Cerpen - Jejak Non yang Mulai Dewasa
Senja baru saja beranjak pergi, meninggalkan langit yang mengguratkan merah pudar seperti kenangan yang enggan hilang. Lelaki itu duduk di bangku taman sekolah yang asri, sebuah amplop kecil dari kertas berisi rangkaian kata-kata terselip di tangannya. Hari itu, Non-gadis kecil yang dulu sering duduk di lorong di samping rumahnya sendiri sambil memainkan orang-orangan yang terbuat dari kertas yang bisa digonta ganti bajunya, resmi diterima di SMK Negeri.
Lelaki itu tersenyum lirih. "Selamat malam, Non...," bisiknya pelan meski langit belum begitu gelap. Ia tahu Non tak akan mendengar karena jarak yang cukup jauh untuk sebuah bisikan. Tapi bukan suara jawaban yang ia inginkan, melainkan makna yang mengalir dari hatinya.

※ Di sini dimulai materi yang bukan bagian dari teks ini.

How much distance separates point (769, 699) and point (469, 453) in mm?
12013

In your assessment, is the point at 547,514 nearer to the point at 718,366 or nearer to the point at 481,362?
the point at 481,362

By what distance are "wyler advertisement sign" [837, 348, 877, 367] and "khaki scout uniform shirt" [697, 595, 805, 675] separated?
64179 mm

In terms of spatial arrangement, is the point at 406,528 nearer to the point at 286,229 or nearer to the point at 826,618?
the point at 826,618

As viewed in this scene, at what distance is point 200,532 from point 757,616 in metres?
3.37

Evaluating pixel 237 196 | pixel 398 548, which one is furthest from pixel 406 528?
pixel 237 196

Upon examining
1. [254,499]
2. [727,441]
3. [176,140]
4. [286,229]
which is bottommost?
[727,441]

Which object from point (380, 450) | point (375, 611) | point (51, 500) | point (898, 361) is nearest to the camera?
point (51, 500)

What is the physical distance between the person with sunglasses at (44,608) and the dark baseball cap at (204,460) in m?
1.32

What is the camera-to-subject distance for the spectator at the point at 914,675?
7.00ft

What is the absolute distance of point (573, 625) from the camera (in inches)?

Dulu, ia datang saat Non menangis karena kesusahan dengan pelajaran sekolahnya. Ia hanya duduk di dekatnya, tanpa berkata-kata, lalu menyerahkan sebuah kertas dengan puisi kecil yang membuat Non berhenti menangis dan malah tertawa. "Aneh ya, puisi kok bisa lucu," ujar Non waktu itu.
Sejak hari itu, lelaki itu-yang tak pernah dan belum mau menyebutkan jatidirinya menjadi bayangan samar dalam hidup Non. Ia bukan ayah, bukan paman, bukan guru, bukan kakak kandung, bukan pula kakak kelas di sekolahnya, mungkin orang yang sedang menaruh perhatian padanya, atau mungkin juga orang yang diam-diam mencintainya. Tapi selalu hadir saat Non butuh pengingat bahwa ia tak sendiri.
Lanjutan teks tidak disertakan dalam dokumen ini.